#### Document extract ####

3D-printing company Formlabs has raised $150 million from Japanese giant SoftBank’s Vision Fund 2, doubling its valuation to $2 billion, the company announced Wednesday.
Founded by MIT graduates in 2011, Formlabs sells 3D printers for making products it says can be found in operating rooms, dentist offices, and shoe stores, and it works with companies including Ashley Furniture, Google, Northwell Health, and New Balance. The company’s goal is to expand the use of 3D-printing technology by making it more accessible and affordable — the company’s low-end printer model costs $3,500.
“Today, most 3D printing technology is still too expensive and difficult to use for widespread adoption,” said Formlabs chief executive Max Lobovsky in a press release. “Our laser focus on improving the user experience and quality of these machines while bringing down the cost is central to our success and the growth of the industry.”
Lobovsky told the Globe that Formlabs is on a path to becoming a public company. Formlabs generates $100 million in annual revenue, and Lobovsky said the company is “already much larger in revenue than many public 3D-printing companies.”
“This round of fundraising gives us the flexibility to go public when we are ready to be a growing, successful, sustainable, predictable public company,” he said in an e-mail, adding that is “something that others in this field have not achieved.”

#### Entries shown ####

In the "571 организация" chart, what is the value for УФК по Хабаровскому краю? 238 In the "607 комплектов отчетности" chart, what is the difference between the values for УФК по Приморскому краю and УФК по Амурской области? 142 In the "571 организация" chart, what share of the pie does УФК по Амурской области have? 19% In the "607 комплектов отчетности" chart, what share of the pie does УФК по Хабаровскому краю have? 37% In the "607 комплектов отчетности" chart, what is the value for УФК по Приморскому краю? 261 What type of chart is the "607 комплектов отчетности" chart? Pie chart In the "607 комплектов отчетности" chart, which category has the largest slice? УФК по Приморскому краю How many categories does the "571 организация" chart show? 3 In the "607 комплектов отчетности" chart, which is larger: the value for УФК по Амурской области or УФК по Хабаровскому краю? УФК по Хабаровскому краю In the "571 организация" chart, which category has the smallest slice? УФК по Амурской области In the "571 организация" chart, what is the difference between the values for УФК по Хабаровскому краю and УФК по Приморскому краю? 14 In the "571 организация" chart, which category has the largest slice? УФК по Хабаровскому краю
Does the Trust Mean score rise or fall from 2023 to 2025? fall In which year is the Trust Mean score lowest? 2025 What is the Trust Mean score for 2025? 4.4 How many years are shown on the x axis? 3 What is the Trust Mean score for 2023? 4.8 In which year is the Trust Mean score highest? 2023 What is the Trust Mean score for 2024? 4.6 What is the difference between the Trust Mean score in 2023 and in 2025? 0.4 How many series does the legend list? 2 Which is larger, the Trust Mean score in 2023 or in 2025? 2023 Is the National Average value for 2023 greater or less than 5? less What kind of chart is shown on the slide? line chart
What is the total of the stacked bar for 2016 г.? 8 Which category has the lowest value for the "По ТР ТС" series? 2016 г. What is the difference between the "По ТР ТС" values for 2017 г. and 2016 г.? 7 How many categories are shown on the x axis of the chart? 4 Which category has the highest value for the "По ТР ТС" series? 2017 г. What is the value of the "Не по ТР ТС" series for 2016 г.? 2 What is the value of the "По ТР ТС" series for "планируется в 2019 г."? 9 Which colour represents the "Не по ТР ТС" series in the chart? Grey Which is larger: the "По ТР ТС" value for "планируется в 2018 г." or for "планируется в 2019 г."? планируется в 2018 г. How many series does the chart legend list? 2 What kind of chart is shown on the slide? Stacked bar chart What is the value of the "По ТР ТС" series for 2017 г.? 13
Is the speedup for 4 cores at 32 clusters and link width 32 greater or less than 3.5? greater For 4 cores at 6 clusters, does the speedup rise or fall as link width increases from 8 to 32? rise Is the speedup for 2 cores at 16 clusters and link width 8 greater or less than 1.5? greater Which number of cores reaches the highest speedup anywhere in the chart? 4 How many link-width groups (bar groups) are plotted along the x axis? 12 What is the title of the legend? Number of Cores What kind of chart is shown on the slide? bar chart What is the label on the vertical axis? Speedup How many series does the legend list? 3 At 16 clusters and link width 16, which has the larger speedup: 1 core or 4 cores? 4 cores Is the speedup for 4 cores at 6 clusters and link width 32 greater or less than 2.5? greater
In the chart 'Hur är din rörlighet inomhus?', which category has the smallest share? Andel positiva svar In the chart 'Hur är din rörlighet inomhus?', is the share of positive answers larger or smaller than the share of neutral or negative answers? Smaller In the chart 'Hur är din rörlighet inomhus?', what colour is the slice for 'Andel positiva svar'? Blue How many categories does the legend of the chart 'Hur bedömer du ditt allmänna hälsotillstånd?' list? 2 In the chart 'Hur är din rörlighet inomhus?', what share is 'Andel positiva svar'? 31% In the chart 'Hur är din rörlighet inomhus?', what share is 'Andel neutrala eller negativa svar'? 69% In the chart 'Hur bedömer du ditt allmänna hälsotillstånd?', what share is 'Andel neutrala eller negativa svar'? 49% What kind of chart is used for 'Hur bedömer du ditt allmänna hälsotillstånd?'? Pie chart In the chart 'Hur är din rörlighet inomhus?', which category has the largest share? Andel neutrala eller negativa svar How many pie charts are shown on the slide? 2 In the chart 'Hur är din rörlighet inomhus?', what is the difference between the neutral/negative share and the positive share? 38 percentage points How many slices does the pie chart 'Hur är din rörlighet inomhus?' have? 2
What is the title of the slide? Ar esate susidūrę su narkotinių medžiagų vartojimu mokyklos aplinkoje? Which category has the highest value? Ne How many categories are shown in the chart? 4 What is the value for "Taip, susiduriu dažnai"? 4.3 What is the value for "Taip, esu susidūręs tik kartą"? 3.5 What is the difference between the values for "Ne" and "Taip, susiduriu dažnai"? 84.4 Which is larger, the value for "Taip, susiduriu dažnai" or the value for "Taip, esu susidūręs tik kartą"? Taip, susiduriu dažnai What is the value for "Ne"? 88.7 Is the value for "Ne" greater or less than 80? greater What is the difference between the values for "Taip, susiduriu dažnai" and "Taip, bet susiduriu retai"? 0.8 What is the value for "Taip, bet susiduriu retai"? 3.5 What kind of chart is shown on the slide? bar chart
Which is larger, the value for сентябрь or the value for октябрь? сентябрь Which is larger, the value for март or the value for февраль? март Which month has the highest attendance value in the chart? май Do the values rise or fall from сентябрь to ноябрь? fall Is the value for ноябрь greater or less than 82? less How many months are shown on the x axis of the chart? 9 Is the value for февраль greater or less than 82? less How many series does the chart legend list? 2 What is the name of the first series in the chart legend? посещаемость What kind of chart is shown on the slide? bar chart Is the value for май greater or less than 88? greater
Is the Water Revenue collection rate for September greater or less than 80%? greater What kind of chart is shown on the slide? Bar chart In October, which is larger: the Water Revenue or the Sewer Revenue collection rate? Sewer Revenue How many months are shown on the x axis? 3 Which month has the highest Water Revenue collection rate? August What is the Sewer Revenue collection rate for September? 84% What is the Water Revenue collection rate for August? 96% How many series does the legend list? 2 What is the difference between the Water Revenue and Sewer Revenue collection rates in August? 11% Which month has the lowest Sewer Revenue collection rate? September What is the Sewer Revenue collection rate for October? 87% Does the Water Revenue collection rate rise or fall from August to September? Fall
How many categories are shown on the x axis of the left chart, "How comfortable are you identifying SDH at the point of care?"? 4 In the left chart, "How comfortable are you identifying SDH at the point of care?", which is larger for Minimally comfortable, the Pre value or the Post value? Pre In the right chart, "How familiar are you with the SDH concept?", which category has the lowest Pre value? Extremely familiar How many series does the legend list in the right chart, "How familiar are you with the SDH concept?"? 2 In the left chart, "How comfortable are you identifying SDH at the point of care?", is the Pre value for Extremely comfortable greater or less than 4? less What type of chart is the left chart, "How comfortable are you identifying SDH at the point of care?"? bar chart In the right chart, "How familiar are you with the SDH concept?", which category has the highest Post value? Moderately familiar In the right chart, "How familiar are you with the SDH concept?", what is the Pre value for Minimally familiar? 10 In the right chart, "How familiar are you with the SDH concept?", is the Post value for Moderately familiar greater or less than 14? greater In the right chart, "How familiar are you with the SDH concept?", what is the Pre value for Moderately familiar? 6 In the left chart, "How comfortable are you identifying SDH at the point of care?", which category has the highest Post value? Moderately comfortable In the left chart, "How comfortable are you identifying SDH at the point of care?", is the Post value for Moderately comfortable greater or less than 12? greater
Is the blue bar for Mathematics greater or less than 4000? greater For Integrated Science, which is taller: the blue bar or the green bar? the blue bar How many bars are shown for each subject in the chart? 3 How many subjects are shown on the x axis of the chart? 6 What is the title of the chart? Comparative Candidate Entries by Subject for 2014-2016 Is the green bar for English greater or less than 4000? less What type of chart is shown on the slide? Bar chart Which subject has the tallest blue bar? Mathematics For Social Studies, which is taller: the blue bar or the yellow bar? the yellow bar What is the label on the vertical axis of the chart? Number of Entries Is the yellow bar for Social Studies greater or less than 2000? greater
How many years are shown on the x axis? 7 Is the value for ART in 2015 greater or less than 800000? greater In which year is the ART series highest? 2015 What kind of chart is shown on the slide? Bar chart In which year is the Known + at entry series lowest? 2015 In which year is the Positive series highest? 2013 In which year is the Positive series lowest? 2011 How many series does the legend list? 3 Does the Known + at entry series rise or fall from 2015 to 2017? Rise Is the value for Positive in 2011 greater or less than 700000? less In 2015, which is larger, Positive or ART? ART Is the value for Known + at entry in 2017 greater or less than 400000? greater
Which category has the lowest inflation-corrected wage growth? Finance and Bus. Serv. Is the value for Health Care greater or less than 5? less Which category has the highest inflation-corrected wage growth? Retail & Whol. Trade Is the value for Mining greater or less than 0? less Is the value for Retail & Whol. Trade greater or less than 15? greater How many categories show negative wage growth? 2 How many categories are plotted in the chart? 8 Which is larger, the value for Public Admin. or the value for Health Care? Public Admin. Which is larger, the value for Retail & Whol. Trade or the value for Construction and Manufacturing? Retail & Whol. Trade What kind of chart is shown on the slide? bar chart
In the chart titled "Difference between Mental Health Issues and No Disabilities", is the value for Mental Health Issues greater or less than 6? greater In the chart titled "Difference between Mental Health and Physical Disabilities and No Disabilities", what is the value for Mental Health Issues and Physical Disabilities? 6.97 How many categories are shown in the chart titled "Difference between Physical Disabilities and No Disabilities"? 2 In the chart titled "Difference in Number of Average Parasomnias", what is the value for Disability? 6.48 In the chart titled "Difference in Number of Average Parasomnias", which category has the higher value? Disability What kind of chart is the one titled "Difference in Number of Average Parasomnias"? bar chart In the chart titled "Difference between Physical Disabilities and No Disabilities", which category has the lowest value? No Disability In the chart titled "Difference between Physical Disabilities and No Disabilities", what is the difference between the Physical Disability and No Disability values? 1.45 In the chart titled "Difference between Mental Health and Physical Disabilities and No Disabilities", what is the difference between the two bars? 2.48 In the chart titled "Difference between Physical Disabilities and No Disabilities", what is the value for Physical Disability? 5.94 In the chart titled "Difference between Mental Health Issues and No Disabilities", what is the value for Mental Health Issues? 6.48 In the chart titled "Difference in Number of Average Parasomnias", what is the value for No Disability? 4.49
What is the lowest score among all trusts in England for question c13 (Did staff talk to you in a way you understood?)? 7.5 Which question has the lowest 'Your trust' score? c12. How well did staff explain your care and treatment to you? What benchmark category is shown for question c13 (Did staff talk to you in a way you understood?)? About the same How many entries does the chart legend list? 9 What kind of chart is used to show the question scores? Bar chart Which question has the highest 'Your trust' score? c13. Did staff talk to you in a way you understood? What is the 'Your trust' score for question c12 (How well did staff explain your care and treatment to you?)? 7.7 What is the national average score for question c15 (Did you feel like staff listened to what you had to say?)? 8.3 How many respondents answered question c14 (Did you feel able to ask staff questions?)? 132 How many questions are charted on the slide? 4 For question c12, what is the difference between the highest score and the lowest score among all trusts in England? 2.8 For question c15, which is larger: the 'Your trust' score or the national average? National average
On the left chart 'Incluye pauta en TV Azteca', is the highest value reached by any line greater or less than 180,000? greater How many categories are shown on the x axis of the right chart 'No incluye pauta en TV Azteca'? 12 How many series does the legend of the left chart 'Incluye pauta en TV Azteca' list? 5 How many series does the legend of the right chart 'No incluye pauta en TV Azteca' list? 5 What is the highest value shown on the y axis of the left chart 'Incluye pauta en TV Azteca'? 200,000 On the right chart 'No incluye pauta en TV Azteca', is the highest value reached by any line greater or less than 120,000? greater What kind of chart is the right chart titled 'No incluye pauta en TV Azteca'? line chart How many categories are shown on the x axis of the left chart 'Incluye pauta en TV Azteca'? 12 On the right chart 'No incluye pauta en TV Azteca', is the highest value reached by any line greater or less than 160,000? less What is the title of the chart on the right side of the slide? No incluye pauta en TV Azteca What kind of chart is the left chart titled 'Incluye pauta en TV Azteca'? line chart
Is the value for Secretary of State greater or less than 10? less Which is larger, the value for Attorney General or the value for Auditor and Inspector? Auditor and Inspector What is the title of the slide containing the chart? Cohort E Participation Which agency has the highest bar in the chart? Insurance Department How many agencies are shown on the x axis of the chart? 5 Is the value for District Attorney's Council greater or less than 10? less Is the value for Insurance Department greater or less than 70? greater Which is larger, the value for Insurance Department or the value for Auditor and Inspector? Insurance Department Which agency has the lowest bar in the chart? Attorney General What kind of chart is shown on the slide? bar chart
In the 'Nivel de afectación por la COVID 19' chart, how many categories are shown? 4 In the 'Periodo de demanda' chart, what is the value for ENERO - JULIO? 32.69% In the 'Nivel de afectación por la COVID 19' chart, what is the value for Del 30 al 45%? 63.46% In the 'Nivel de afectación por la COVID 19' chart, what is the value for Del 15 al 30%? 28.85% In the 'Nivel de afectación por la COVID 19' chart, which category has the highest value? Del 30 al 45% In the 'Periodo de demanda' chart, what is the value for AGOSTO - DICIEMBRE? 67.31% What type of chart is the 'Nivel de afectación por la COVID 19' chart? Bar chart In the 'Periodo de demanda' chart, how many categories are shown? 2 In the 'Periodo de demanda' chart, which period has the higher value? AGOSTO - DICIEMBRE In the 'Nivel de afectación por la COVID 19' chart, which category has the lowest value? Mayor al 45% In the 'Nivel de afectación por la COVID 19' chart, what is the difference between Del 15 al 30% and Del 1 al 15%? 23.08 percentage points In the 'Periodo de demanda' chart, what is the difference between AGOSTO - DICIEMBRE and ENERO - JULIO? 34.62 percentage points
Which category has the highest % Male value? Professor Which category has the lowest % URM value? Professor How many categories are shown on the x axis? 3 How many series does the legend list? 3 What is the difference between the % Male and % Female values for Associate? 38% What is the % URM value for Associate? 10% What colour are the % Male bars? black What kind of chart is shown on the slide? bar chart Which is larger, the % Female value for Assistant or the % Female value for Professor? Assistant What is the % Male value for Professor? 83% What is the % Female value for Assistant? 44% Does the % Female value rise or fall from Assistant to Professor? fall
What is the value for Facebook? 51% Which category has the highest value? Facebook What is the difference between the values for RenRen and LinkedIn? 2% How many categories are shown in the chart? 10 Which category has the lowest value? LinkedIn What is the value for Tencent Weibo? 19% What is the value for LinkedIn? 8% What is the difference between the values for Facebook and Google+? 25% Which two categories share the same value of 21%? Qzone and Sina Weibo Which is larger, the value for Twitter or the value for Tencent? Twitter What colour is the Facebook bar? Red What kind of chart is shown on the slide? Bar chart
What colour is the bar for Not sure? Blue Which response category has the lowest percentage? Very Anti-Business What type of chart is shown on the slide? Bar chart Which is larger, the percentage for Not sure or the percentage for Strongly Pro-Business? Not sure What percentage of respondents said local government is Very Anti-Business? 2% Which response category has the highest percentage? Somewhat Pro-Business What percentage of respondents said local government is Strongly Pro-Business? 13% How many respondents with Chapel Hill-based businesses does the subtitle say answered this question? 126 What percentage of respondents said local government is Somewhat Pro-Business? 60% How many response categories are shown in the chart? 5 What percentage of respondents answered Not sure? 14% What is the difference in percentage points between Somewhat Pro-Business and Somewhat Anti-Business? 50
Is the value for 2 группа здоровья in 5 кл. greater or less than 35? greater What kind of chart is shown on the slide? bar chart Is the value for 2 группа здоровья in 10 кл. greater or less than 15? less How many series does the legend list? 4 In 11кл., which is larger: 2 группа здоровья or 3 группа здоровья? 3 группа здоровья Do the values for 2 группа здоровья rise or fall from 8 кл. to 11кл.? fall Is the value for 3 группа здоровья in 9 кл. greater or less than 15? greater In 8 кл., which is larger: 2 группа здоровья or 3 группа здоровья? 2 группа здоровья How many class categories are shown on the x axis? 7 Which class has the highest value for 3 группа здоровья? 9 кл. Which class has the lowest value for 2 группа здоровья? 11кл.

####

> _Questions_:
#1 According to the Formlabs article, how much does the company's low-end printer model cost?
#2 Retype the passage of the Formlabs article starting at "3D-printing company Formlabs" and ending at "company announced Wednesday.".

> _Exercise results_:
#1 $3,500

#2
3D-printing company Formlabs has raised $150 million from Japanese giant SoftBank’s Vision Fund 2, doubling its valuation to $2 billion, the company announced Wednesday.